» Text provided:
-=-=-=-=-

The present disclosure still further pertains to a method for manufacturing an electromagnetic actuator.
Electromagnetically controlled segmented mirrors comprise a plurality of mirror segments that can be individually deformed by a respective electromagnetic actuator. Such deformable mirrors are used, for example, in astronomy or in laser communication to compensate for wave-front disturbances. Dependent on the application, such a deformable mirror typically has a hundred to thousands of actuators.
A circular symmetric actuator design is known from WO 2007/008068. The actuator disclosed therein comprises a leaf spring attached to a carrier in at least one point of attachment, means for providing a magnetic field and means for guiding the magnetic field so as to provide a magnetic flux loop. A movable part of the leaf spring is movable relative to the means for providing the magnetic field. The actuator further comprises a drive core attached to the movable part of the leaf spring, which is incorporated in the flux loop, for imparting the relative movement to the movable part. The drive core is so positioned that the magnetic properties of the flux loop are changed under the influence of said relative movement for gearing the magnetic force on the drive core and the spring force of the leaf spring to each other. This configuration has the advantage that it consists of a layered structure of elements, which makes it easy to manufacture. It is a disadvantage of the known device however that its efficiency is relatively low.
SUMMARY
It is an object of the present disclosure to provide an improved electromagnetic actuator that like the known electromagnetic actuator can be easily assembled, but that has a higher efficiency.
This object is achieved with an electromagnetic actuator as specified in claim 1.
This configuration, that can be efficiently assembled, provides for a substantially linear response.
In some embodiments, the at least one resilient element is a first membrane arranged between the intermediate yoke section and one of the base yoke section and the top yoke section.
In some embodiments, the intermediate yoke section is integral with the base yoke section or with the top yoke section.
In some embodiments, the actuator is assembled from the base yoke section, the intermediate yoke section and the top yoke section as mutually distinct components. In some examples thereof, the base yoke section is assembled from a first and a second component, the first component comprising the base and said base protrusion and the second component being the first axial section of the circumferential wall. In further examples thereof, the top yoke section is assembled from a first and a second component, the first component comprising the top and the top protrusion and the second component being the third axial section of the circumferential wall. In some other examples both the top and the base are provided in this way as an assembly of components.

-=-=-=-=-

» Material shown:
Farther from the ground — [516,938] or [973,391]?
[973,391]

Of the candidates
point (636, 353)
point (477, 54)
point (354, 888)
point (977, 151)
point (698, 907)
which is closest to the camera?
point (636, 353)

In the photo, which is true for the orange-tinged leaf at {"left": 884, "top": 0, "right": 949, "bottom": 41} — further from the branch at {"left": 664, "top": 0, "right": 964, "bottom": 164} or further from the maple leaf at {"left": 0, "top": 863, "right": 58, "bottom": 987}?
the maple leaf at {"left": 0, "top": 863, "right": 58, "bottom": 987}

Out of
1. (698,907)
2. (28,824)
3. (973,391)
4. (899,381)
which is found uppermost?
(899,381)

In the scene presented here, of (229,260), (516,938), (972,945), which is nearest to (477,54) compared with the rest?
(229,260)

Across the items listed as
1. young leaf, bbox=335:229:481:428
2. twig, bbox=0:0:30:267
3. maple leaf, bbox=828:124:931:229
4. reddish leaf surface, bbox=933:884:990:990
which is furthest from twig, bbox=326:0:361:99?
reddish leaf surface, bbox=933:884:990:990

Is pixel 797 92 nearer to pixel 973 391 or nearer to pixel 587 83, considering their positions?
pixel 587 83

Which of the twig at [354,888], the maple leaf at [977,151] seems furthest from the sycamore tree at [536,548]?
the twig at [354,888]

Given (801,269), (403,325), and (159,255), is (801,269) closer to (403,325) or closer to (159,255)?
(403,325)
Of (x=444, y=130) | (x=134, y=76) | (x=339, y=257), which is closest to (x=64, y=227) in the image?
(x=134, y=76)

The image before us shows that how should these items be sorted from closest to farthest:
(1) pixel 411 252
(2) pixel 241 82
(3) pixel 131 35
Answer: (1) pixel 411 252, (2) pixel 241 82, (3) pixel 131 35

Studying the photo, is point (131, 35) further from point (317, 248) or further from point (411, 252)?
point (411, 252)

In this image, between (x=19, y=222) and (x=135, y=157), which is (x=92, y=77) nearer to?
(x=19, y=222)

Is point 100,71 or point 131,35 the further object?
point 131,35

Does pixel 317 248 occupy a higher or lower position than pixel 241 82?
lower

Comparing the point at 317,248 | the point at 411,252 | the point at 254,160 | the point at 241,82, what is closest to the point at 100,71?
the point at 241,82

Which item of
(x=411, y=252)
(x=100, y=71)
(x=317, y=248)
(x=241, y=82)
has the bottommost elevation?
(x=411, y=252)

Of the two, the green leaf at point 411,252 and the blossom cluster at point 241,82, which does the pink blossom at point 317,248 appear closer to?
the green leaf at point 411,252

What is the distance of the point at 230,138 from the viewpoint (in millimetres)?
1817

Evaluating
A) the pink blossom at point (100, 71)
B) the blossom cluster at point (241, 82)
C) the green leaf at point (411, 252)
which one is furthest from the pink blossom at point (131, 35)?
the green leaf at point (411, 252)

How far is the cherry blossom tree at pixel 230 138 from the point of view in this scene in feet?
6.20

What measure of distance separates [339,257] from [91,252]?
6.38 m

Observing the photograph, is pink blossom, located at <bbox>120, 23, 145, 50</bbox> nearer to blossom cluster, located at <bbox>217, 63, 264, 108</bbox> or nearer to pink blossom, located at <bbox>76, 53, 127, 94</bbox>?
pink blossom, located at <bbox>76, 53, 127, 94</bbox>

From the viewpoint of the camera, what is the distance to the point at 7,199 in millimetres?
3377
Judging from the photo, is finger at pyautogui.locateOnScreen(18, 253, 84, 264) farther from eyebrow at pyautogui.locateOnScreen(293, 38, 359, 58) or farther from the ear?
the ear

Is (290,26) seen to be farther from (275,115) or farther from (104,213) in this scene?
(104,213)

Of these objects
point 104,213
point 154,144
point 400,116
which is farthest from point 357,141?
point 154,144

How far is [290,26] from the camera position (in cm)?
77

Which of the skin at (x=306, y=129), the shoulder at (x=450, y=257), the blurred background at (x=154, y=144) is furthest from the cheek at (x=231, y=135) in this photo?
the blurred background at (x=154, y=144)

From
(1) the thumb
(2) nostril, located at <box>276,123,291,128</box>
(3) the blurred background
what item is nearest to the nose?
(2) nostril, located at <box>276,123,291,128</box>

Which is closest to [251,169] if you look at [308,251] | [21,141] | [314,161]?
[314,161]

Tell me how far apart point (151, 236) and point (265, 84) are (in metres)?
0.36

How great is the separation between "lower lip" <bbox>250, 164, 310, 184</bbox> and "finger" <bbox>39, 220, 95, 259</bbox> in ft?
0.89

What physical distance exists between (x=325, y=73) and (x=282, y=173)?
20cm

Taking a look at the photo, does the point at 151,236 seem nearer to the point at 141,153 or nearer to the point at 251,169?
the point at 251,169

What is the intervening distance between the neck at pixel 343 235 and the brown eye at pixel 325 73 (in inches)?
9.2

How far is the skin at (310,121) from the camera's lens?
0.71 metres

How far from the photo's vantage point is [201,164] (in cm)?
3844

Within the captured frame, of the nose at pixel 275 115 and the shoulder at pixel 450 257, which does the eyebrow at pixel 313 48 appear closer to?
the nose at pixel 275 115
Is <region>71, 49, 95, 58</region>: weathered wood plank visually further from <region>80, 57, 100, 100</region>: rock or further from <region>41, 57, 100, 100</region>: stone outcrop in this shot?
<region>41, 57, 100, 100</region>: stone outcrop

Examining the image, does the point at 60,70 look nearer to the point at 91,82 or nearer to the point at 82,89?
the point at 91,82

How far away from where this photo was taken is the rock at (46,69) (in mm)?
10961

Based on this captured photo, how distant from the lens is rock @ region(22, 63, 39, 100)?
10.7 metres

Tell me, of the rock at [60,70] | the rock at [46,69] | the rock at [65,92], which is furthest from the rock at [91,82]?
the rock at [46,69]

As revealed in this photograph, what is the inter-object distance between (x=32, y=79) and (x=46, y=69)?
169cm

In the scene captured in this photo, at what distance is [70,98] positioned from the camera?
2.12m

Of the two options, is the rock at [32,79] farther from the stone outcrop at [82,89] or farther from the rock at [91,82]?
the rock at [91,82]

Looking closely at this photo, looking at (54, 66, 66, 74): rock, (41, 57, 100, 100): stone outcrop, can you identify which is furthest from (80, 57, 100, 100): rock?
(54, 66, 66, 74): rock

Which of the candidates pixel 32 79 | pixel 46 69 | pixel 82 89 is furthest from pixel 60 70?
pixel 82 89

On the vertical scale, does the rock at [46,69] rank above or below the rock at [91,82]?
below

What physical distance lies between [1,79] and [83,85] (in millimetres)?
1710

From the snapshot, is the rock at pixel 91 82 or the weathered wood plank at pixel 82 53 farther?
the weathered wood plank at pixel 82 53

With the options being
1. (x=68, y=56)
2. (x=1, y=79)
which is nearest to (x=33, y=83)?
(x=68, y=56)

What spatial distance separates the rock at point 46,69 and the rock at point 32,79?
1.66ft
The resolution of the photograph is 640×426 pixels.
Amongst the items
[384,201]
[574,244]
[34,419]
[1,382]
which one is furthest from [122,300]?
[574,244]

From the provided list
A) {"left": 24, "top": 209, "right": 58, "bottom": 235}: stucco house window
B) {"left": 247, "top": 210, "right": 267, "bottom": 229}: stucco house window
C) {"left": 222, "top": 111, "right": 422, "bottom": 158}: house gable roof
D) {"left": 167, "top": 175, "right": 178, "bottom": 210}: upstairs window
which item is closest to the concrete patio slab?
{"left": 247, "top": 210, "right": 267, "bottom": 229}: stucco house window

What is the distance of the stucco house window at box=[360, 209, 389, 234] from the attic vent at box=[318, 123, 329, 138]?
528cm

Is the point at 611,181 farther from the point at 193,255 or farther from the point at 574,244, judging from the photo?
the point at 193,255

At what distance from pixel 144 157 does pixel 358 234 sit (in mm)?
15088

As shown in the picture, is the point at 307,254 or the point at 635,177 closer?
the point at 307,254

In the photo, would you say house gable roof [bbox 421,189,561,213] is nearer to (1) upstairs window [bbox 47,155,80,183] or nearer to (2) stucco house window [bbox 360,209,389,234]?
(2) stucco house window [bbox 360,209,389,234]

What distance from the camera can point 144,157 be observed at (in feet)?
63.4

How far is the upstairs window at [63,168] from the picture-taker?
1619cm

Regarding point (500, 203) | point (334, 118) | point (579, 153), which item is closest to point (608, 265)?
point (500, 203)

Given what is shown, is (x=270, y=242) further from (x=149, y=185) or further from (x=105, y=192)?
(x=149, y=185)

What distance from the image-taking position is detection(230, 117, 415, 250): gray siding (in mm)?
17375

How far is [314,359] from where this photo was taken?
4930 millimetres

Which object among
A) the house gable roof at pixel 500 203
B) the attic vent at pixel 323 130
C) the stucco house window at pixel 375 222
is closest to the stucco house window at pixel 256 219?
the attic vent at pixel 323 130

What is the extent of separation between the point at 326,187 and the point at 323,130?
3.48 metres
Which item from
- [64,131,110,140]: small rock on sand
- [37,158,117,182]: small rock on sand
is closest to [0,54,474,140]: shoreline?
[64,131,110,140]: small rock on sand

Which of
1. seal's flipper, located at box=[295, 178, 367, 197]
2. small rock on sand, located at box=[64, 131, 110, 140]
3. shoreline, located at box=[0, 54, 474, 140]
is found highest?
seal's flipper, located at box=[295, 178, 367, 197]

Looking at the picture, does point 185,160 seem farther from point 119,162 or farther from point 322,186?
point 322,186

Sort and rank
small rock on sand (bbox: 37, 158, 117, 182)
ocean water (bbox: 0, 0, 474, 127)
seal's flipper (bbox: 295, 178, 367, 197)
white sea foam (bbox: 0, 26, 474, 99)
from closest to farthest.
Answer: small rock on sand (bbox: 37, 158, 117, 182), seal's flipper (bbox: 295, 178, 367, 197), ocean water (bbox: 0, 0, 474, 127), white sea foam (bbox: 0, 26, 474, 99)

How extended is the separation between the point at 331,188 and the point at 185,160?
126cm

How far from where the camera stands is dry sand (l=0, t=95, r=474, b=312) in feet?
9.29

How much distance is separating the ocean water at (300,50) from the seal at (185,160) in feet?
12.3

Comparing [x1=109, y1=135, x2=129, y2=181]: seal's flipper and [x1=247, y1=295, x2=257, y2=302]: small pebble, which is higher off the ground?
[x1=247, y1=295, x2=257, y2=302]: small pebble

-=-=-=-=-

» Parts of the exercise:
[A] Using the passage on electromagnetic actuators above, decide whether each statement agrees with it. Answer yes or no for each, and quote the deciding words of the passage exactly. (i) A deformable mirror of this kind typically has a hundred to thousands of actuators. (ii) The actuator known from WO 2007/008068 is difficult to manufacture. (iii) In some embodiments, the intermediate yoke section is integral with the base yoke section or with the top yoke section.
[B] Carry on the passage on electromagnetic actuators above, beginning immediately after its final sentence.

» Results of the exercise:
[A]
(i) Yes: "Dependent on the application, such a deformable mirror typically has a hundred to thousands of actuators."
(ii) No: "This configuration has the advantage that it consists of a layered structure of elements, which makes it easy to manufacture."
(iii) Yes: "In some embodiments, the intermediate yoke section is integral with the base yoke section or with the top yoke section."

[B]
In some embodiments, the at least one resilient element is a first membrane arranged between the base yoke section and the intermediate yoke section. Furthermore in these embodiments the actuator comprises a second membrane arranged between the intermediate yoke section and the top yoke section as a further resilient element.
In some embodiments the first membrane comprises a central portion fixed to the axially movable core element and a first, a second and a third suspension arm radially extending outwards to an end where it is mechanically coupled between a pair of yoke sections. The second membrane can have similar construction. The membranes can be readily assembled with the other components. In examples thereof, the end of the suspension arms bifurcates into a first and a second end portions that at least partly extend radially inward. Therewith the effective length of the suspension arms is increased, allowing for more flexibility. The end portions may further extend in mutually opposite tangential directions where they are fixed with a connection element. The connection element can be fixed for example being claimed between subsequent yoke sections, or be adhered thereto. In some embodiments a space is provided around the ends of the suspension arms, so that their movement is only restrained by the connection elements.
The present disclosure further provides an actuator array that comprises a plurality of spatially distributed actuators. In embodiments thereof the actuators comprise at least one part that is integrally formed. In an example of these embodiments the at least one part is a section of the yoke, wherein for each of said electromagnetic actuators said section of the yoke is formed in a single patterned block of soft-ferromagnetic material. In another example thereof, the at least one part is a membrane the membranes of the actuators being formed as a single patterned plate of a resilient, non-magnetic material. By providing parts of the individual actuators as a single block or plate, assembly of the actuator array can be more efficient.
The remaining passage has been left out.